Bu mükerrer davetler neticesinde 1922 sonlarında Ankara'ya gelmiş ve Mecliste resmi bir "hoşâmedi merâsimiyle karşılanmıştır. Ankara'da kaldığı günlerde, yeni kurulan devlete hakim olan kadronun dîne bakış tarzının menfi olduğunu görünce, on maddelik bir beyannâme hazırlayarak Meclis âzâlarına dağıtmıştır. Bu beyannâmede yeni inkılâbın mimarlarını İslâm şeâirine sahip çıkmaya çağırmış; akabinde Mustafa Kemal'le birkaç görüşmesi olmuştur. Kendisine şark umümi vaizliği, milletvekilliği ve Diyanet azalığı teklif edilmiş; ancak Bediüzzaman bu teklifleri kabul etmeyerek Van'a dönmüştür.
O sıralarda çıkan Şeyh Said hadisesiyle hiçbir ilgisi olmadığı, hatta hadise öncesinde kendisinden destek isteyen Şeyh Said'i bu niyetinden vazgeçirmeye çalıştığı halde, Bediüzzaman hadise sonrasında, Van'da ikamet ettiği uzlethânesinden alınarak Burdur'a, oradan da Isparta'nın Barla nâhiyesine götürülmüştür.

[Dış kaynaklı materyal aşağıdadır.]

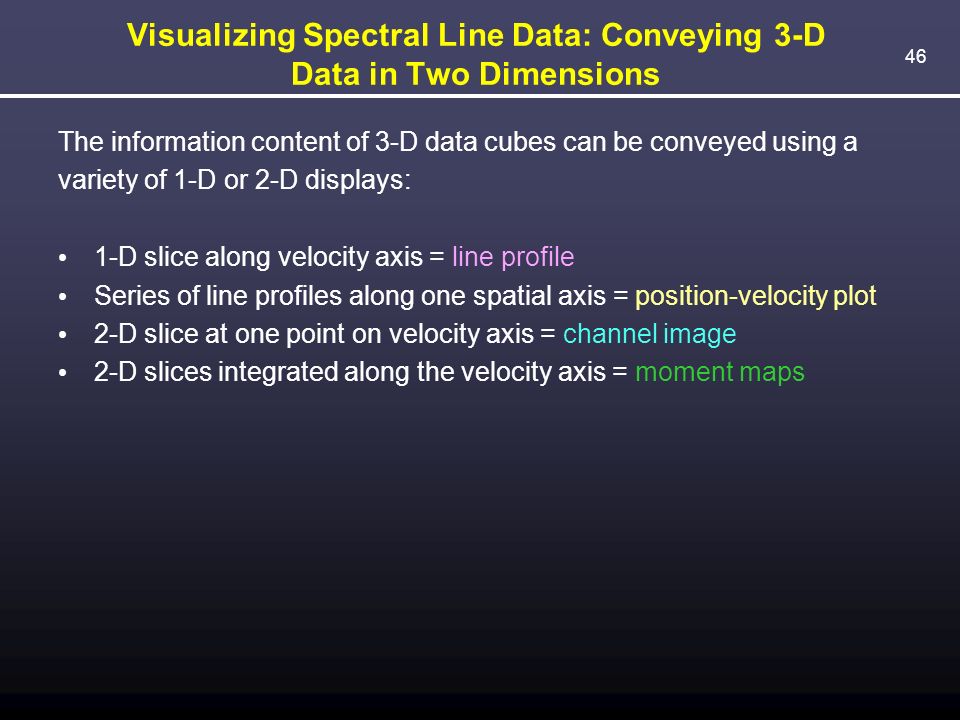 Visualizing Spectral Line Data: Conveying 3-D Data in Two Dimensions

46

The information content of 3-D data cubes can be conveyed using a variety of 1-D or 2-D displays:

• 1-D slice along velocity axis = line profile
• Series of line profiles along one spatial axis = position-velocity plot
• 2-D slice at one point on velocity axis = channel image
• 2-D slices integrated along the velocity axis = moment maps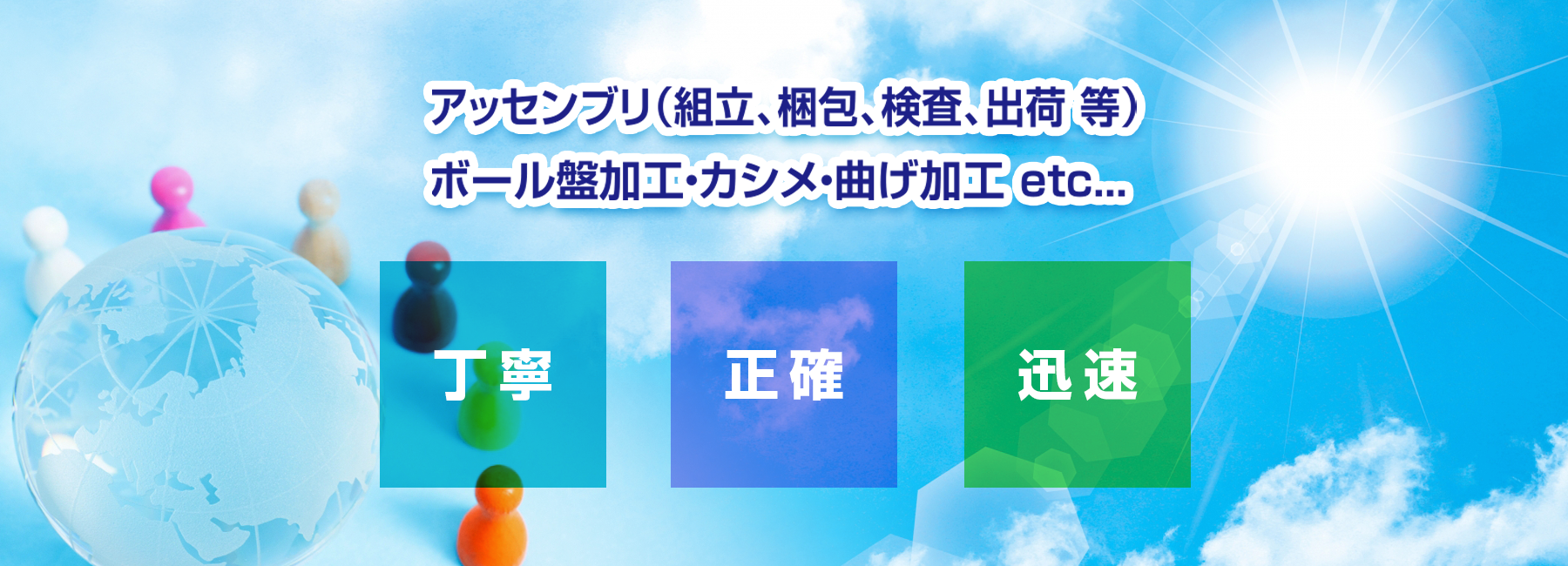 アッセンブリ（組立、梱包、検査、出荷 等）
ボール盤加工・カシメ・曲げ加工 etc...

丁寧

正確

迅速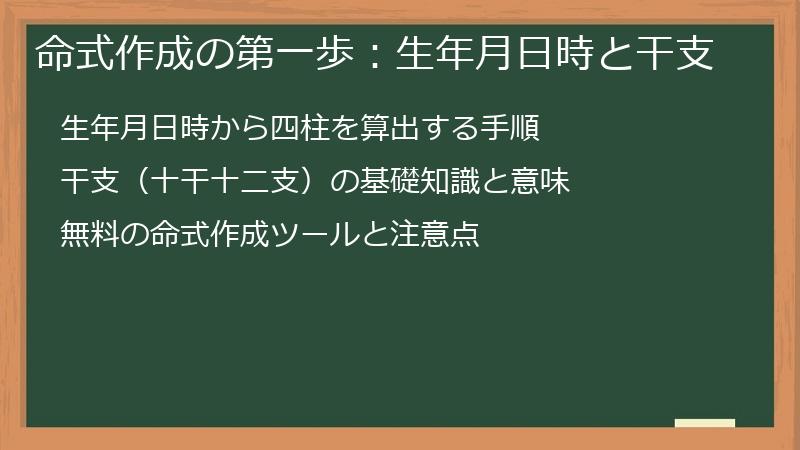 命式作成の第一歩：生年月日時と干支

生年月日時から四柱を算出する手順

干支（十干十二支）の基礎知識と意味

無料の命式作成ツールと注意点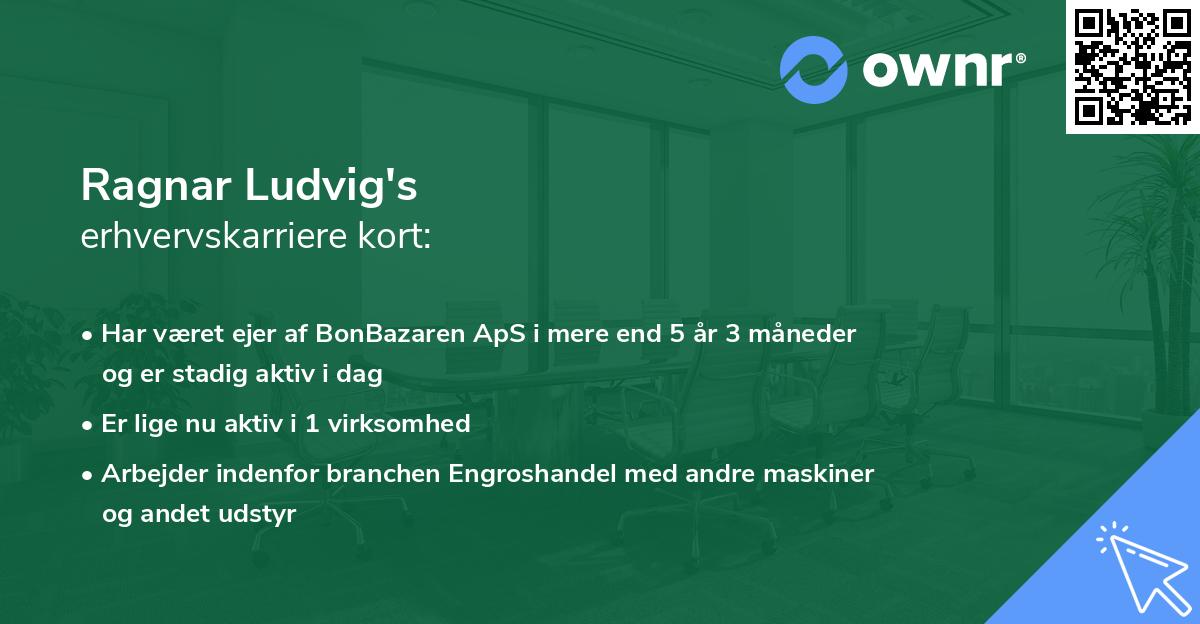 ownr®

Ragnar Ludvig's
erhvervskarriere kort:

• Har været ejer af BonBazaren ApS i mere end 5 år 3 måneder og er stadig aktiv i dag

• Er lige nu aktiv i 1 virksomhed

• Arbejder indenfor branchen Engroshandel med andre maskiner og andet udstyr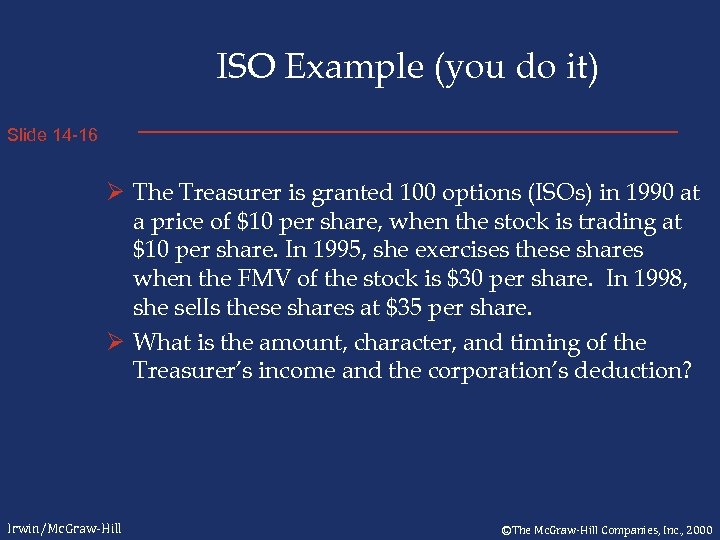 ISO Example (you do it)

Slide 14-16

➢ The Treasurer is granted 100 options (ISOs) in 1990 at a price of \$10 per share, when the stock is trading at \$10 per share. In 1995, she exercises these shares when the FMV of the stock is \$30 per share. In 1998, she sells these shares at \$35 per share.

➢ What is the amount, character, and timing of the Treasurer's income and the corporation's deduction?

Irwin/McGraw-Hill

©The McGraw-Hill Companies, Inc., 2000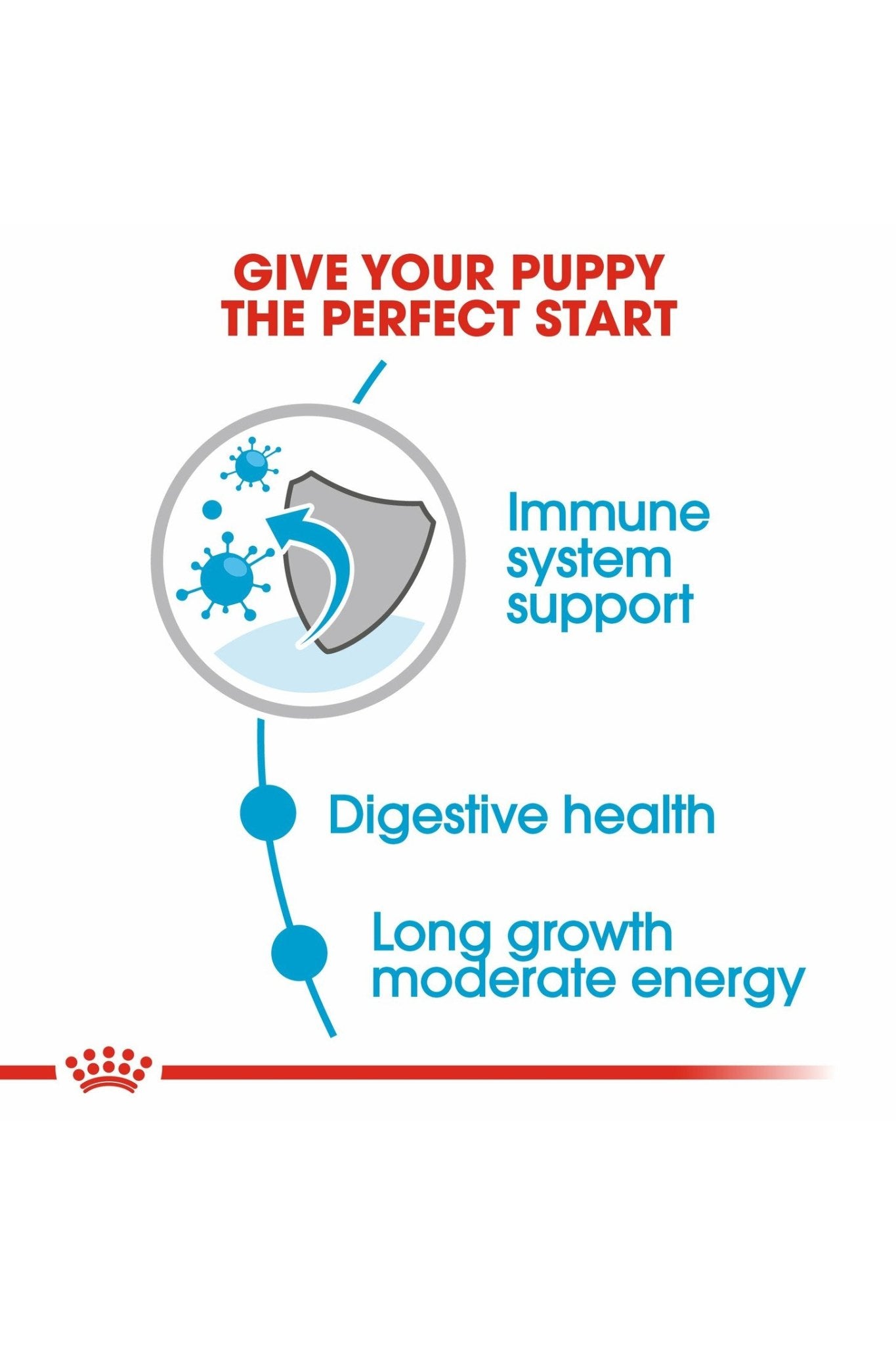 GIVE YOUR PUPPY THE PERFECT START

Immune system support

Digestive health

Long growth moderate energy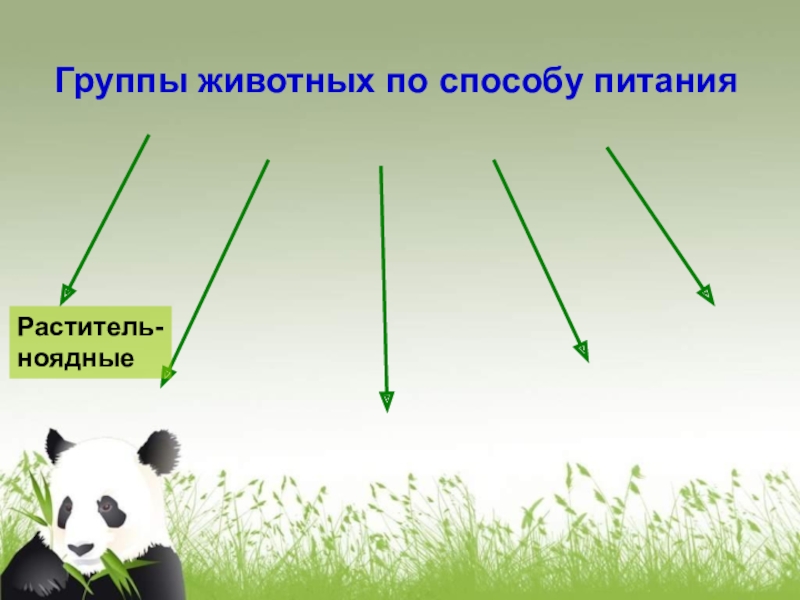 Группы животных по способу питания

Растительноядные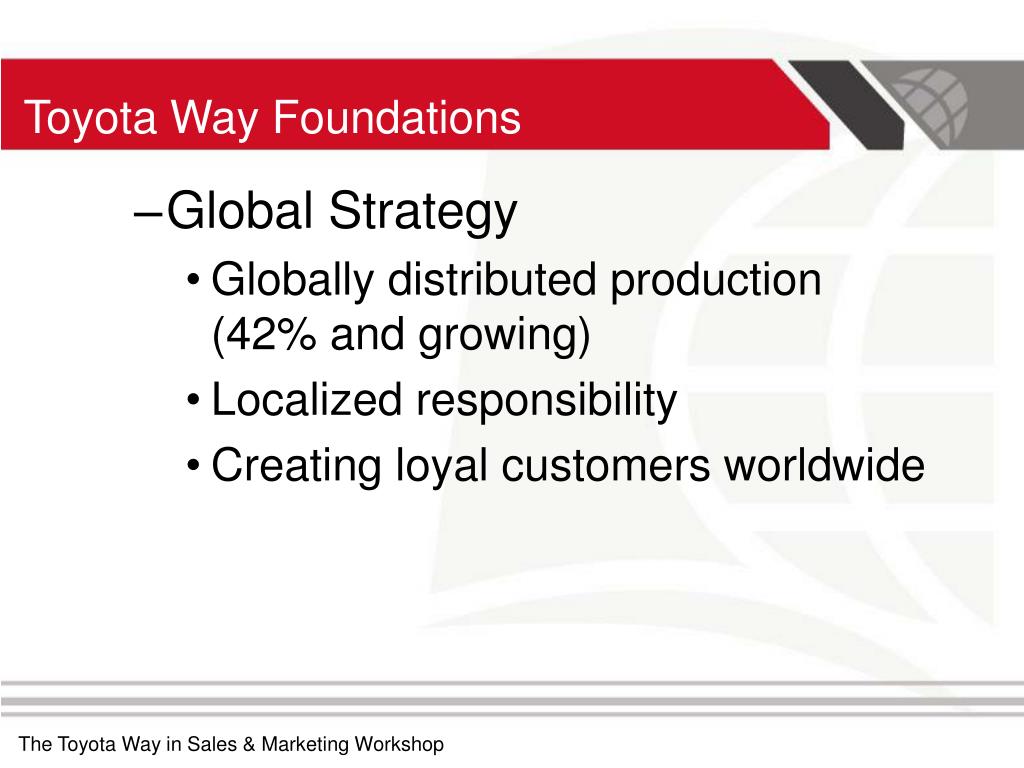 Toyota Way Foundations

–Global Strategy

• Globally distributed production (42% and growing)
• Localized responsibility
• Creating loyal customers worldwide

The Toyota Way in Sales & Marketing Workshop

Burada "manevi cihad" hizmetini başlatmış birbiri peşi sıra telif ettiği eserlerde İmân esaslarını terennüm etmiştir.

Bu eserler, imanını tehlikede hisseden halkın büyük teveccüh ve rağbetine mazhar olmuş; elden ele dolaşarak hızla yayılmıştır. O devrede elle yazılarak çoğaltılan eserlerin toplam tirajı 600.000'i bulmuştur. Başlattığı hizmetin halka mal olması, devrin idarecilerini rahatsız ettiğinden 1935'te Eskişehir, 1943'te Denizli, 1947'de Afyon, 1952'de de İstanbul mahkemelerine çıkarılmıştır. Bunlardan netice alınamamış, ancak Bediüzzaman yine rahat bırakılmamış; Kastamonu'da, Emirdağ'da, Isparta'da sıkı tarassud ve takip altında yaşamaya mecbur bırakılmıştır.
Ömrünün son günlerine kadar keyfi muamele ve eziyetlerden kurtulamayan Bediüzzaman, buna rağmen, îman hizmetini büyük bir kararlılıkla devam ettirmiş; o zor şartlar altında telif ettiği 6000 küsur sayfalık Risâle-i Nur külliyatını tamamlamaya ve yaymaya muvaffak olmuştur. Kur'ân'ı bu asrın idrâkine uygun ve ikna edici bir üslûpla izah ve ispat eden ve vehbî olarak, ilhamen kaleme alınan bu eserler, onun çileli hayatının en güzel meyvesidir.